Fourth, patients should be urged to take their medication.
If a patient’s condition is not yet under control, they will often refuse to take their medication. Even if the condition is in remission, the possibility of them spitting up the medication or pretending to take it should be fully estimated. So it is the responsibility of the family to supervise and check their medication; especially to supervise them to take maintenance doses for a long time. Even for patients who have recovered and have regained their self-knowledge, they also have to be reminded frequently to take their maintenance doses. To be honest, before science is advanced to a certain level, that is, before the pathological gene for schizophrenia is found and a corresponding gene therapy is invented, long-term medication is still the most reliable way to prevent relapse.

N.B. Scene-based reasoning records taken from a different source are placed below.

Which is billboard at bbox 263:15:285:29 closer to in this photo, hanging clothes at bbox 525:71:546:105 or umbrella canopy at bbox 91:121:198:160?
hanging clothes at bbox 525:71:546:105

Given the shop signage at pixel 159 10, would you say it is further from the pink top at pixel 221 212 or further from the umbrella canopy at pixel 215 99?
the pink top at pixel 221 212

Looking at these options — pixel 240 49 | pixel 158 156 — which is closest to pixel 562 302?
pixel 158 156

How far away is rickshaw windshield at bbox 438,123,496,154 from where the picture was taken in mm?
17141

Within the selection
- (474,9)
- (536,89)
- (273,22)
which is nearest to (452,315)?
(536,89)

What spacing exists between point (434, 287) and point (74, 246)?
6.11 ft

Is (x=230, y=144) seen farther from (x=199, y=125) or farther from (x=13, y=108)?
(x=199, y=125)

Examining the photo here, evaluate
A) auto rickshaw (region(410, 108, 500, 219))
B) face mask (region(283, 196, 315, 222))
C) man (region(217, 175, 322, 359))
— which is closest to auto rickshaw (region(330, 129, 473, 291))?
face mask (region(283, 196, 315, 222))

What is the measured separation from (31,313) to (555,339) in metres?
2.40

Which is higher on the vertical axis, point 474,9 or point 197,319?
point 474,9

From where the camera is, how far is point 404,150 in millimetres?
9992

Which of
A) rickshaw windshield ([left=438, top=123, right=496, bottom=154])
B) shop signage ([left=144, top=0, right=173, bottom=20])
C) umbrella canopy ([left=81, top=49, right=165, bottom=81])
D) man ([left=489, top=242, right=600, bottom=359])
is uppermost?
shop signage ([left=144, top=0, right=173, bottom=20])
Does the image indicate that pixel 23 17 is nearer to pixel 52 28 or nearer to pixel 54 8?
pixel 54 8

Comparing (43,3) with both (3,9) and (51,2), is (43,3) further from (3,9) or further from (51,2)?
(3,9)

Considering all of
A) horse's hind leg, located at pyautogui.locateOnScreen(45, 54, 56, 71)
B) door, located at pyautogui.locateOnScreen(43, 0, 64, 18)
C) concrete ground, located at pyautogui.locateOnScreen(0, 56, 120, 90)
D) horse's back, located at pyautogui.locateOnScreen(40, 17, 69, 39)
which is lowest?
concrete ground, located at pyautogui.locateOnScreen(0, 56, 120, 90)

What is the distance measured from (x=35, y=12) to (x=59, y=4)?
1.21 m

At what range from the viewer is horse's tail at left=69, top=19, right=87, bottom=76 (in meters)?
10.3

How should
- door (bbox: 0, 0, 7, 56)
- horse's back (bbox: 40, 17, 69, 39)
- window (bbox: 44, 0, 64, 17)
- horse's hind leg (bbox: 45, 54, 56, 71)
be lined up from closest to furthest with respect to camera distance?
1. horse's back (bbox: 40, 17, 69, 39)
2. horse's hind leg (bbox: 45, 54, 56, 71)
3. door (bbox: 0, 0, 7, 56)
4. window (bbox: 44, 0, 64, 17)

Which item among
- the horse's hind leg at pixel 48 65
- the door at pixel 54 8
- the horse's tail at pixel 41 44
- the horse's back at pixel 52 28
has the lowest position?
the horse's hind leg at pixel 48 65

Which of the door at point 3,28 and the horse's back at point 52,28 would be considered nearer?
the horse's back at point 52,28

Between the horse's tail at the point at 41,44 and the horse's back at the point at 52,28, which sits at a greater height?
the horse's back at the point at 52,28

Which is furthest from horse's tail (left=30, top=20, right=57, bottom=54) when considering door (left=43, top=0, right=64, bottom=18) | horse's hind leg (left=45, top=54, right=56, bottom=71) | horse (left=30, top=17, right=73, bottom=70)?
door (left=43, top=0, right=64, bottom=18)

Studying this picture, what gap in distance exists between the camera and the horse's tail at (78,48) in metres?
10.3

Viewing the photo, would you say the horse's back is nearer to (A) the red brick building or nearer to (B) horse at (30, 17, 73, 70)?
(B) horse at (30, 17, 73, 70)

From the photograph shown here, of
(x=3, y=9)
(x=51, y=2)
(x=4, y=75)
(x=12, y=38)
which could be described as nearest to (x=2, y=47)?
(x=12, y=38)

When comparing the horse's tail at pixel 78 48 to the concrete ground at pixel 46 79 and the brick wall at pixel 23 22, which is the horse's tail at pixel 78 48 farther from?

Fifth, patients should be counseled not to take diet pills.
In addition, schizophrenia patients should never take diet pills. This is because almost all current diet pills have added drugs like ‘fenfluramine’, for example. They increase the neurotransmitter dopamine, which causes the person taking them to lose weight by decreasing appetite. But the key to the pathology of schizophrenia is too much dopamine, which leads to symptoms such as hallucinations and delusions. Even people who do not suffer from schizophrenia may develop psychotic symptoms after taking fenfluramine; when people with schizophrenia take it, they inevitably relapse as a result, so families must pay special attention.